Primeiramente, uma mudança histórica acaba de transformar a vida de milhões de brasileiros que dependem da Previdência Social. O presidente Lula sancionou, nesta quarta-feira (7), a Lei 15.327 de 2026, que elimina definitivamente a possibilidade de cobranças associativas nos benefícios do INSS.

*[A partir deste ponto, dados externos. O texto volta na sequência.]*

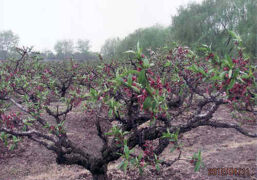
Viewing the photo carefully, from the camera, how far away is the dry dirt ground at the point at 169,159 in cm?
547

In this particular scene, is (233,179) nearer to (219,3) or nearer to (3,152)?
(3,152)

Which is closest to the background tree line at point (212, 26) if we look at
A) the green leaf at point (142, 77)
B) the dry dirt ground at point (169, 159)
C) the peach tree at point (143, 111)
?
the dry dirt ground at point (169, 159)

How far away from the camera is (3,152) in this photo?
7617 millimetres

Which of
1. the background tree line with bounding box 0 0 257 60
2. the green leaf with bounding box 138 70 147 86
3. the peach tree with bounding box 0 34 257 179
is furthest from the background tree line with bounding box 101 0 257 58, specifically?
the green leaf with bounding box 138 70 147 86

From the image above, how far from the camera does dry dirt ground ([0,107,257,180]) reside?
5469 millimetres

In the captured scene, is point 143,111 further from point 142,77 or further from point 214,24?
point 214,24

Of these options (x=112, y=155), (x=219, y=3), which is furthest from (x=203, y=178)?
(x=219, y=3)

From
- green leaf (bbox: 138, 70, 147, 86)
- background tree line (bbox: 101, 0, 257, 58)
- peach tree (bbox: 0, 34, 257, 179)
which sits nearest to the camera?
green leaf (bbox: 138, 70, 147, 86)

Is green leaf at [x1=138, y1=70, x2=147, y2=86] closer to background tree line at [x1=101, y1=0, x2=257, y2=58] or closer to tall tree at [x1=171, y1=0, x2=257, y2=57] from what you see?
background tree line at [x1=101, y1=0, x2=257, y2=58]

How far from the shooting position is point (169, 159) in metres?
6.49

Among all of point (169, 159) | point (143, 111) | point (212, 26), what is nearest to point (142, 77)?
point (143, 111)

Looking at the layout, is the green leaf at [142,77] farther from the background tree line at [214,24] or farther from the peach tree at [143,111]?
the background tree line at [214,24]

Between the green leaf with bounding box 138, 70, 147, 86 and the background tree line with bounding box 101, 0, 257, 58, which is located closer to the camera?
the green leaf with bounding box 138, 70, 147, 86

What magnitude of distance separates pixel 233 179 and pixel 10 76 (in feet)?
23.7
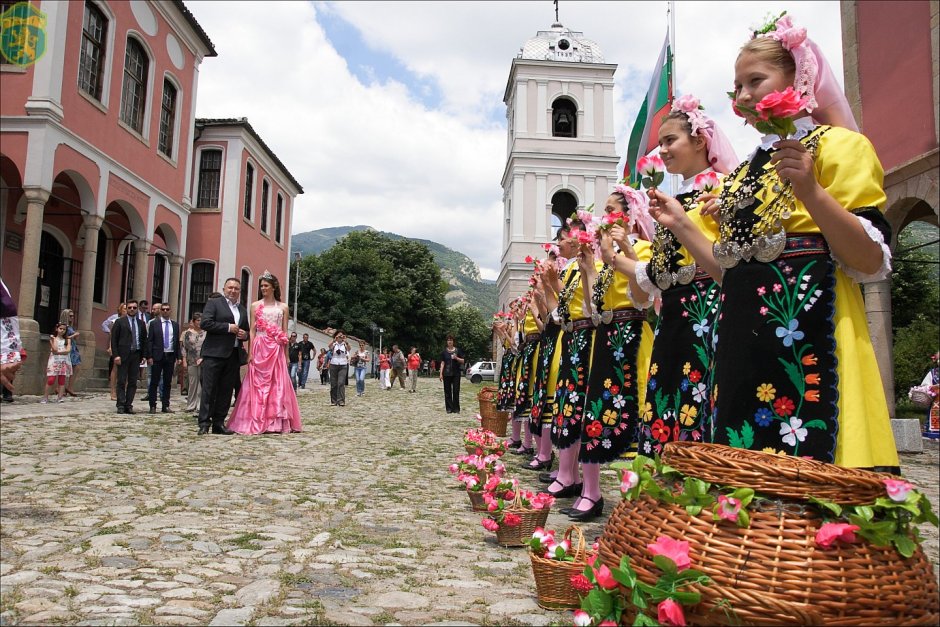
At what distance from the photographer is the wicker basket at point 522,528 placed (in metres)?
4.04

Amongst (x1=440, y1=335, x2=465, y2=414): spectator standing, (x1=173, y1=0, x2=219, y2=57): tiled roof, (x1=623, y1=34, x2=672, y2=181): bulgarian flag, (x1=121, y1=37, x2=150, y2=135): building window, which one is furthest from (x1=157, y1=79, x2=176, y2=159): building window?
(x1=623, y1=34, x2=672, y2=181): bulgarian flag

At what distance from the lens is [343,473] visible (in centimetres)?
653

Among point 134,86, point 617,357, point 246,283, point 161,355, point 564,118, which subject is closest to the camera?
point 617,357

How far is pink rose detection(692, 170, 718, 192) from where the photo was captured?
3041 mm

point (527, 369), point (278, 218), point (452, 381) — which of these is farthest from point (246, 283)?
point (527, 369)

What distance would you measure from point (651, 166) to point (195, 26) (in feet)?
71.9

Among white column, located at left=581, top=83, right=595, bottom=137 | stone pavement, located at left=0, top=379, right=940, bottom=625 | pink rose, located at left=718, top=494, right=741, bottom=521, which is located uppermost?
white column, located at left=581, top=83, right=595, bottom=137

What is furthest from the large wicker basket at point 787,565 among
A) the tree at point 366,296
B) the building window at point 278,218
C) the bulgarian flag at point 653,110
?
the tree at point 366,296

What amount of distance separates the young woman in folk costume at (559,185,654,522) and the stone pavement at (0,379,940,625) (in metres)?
0.60

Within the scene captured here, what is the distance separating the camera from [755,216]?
231 cm

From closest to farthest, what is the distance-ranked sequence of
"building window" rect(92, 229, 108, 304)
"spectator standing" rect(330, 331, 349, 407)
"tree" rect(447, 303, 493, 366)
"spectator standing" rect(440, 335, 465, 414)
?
"spectator standing" rect(440, 335, 465, 414) → "spectator standing" rect(330, 331, 349, 407) → "building window" rect(92, 229, 108, 304) → "tree" rect(447, 303, 493, 366)

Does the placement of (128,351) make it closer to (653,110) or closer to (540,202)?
(653,110)

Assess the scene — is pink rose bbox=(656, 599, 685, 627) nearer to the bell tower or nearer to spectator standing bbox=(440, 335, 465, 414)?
spectator standing bbox=(440, 335, 465, 414)

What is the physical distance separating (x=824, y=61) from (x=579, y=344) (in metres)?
2.85
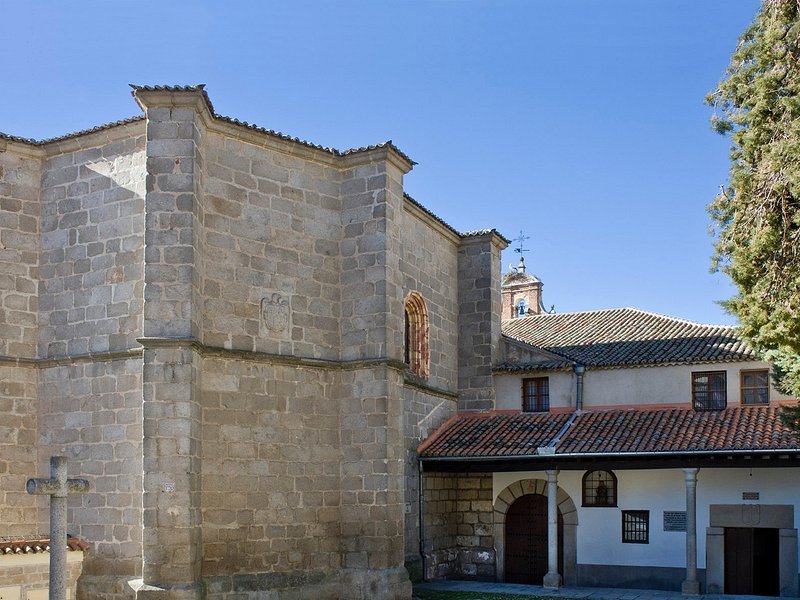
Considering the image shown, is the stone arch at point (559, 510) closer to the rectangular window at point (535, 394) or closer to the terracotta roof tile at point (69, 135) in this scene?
the rectangular window at point (535, 394)

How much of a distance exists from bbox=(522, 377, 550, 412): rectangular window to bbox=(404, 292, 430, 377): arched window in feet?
8.26

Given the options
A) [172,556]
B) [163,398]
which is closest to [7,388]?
[163,398]

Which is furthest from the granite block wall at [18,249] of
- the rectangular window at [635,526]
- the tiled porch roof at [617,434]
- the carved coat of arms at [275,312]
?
the rectangular window at [635,526]

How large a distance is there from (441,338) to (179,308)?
284 inches

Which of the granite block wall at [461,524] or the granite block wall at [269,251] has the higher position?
the granite block wall at [269,251]

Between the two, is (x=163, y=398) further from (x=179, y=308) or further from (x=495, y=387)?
(x=495, y=387)

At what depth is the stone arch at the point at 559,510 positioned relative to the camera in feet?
56.3

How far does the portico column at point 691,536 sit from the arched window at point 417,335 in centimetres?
518

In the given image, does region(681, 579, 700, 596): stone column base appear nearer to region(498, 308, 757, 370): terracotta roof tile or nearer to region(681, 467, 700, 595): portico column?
region(681, 467, 700, 595): portico column

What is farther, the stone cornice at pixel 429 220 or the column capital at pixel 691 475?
the stone cornice at pixel 429 220

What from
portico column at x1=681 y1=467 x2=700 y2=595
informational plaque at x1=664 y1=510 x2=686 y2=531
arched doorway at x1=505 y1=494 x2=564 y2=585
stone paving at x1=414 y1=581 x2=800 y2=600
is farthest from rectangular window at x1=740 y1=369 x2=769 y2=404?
arched doorway at x1=505 y1=494 x2=564 y2=585

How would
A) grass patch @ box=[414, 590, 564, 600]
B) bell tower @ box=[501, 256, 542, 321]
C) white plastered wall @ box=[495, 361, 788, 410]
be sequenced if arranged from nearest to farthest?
grass patch @ box=[414, 590, 564, 600], white plastered wall @ box=[495, 361, 788, 410], bell tower @ box=[501, 256, 542, 321]

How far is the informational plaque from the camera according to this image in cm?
1633

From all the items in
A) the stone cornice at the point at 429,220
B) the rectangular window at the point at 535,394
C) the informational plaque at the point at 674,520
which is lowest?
the informational plaque at the point at 674,520
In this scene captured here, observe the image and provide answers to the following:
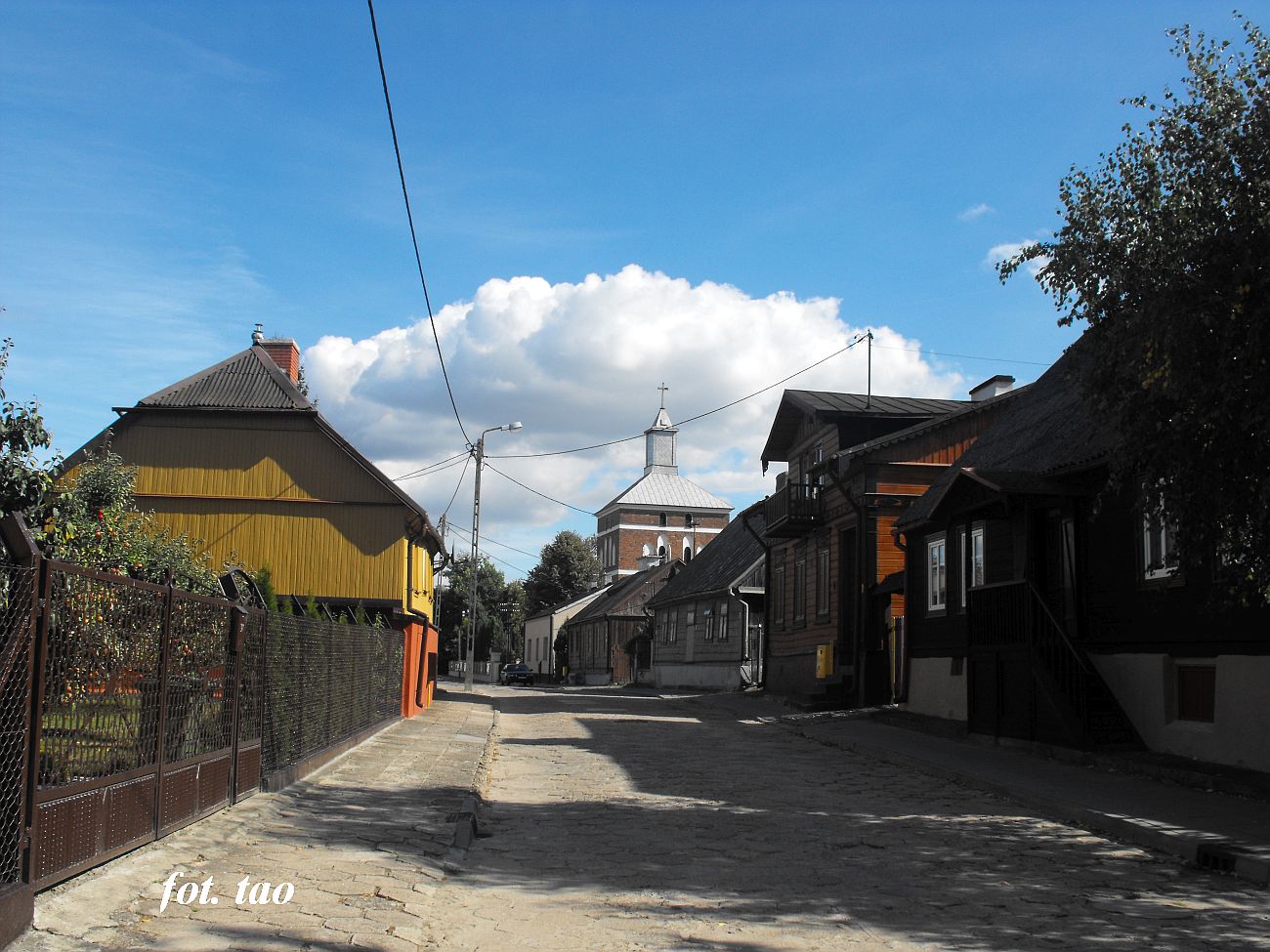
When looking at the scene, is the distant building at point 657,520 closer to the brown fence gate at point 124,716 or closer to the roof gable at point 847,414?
the roof gable at point 847,414

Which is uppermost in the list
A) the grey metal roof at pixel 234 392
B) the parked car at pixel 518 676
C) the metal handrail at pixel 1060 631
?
the grey metal roof at pixel 234 392

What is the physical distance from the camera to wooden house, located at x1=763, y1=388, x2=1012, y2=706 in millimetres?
28250

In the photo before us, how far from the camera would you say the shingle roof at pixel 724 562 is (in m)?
43.4

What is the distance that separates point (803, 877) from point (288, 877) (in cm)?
349

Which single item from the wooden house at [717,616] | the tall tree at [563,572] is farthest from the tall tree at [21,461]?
the tall tree at [563,572]

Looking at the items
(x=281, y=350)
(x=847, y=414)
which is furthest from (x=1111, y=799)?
(x=281, y=350)

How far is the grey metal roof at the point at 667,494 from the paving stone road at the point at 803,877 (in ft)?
311

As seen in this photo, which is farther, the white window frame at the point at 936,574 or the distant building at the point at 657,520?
the distant building at the point at 657,520

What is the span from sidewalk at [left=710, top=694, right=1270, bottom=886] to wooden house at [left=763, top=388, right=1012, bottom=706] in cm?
756

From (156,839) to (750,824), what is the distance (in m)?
5.25

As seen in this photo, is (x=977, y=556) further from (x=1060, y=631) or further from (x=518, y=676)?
(x=518, y=676)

De fato, a medida surge como resposta direta a um esquema que lesou incontáveis segurados ao longo dos últimos anos. Ou seja, associações e sindicatos utilizavam a folha de pagamento previdenciária para realizar descontos automáticos, muitas vezes sem qualquer consentimento real do aposentado.
Cobranças automáticas estão terminantemente vetadas
A partir de agora, nenhuma entidade associativa poderá debitar mensalidades diretamente dos benefícios previdenciários. Consequentemente, aposentados e pensionistas que desejarem manter vínculos associativos precisarão efetuar pagamentos por meios externos ao sistema do INSS.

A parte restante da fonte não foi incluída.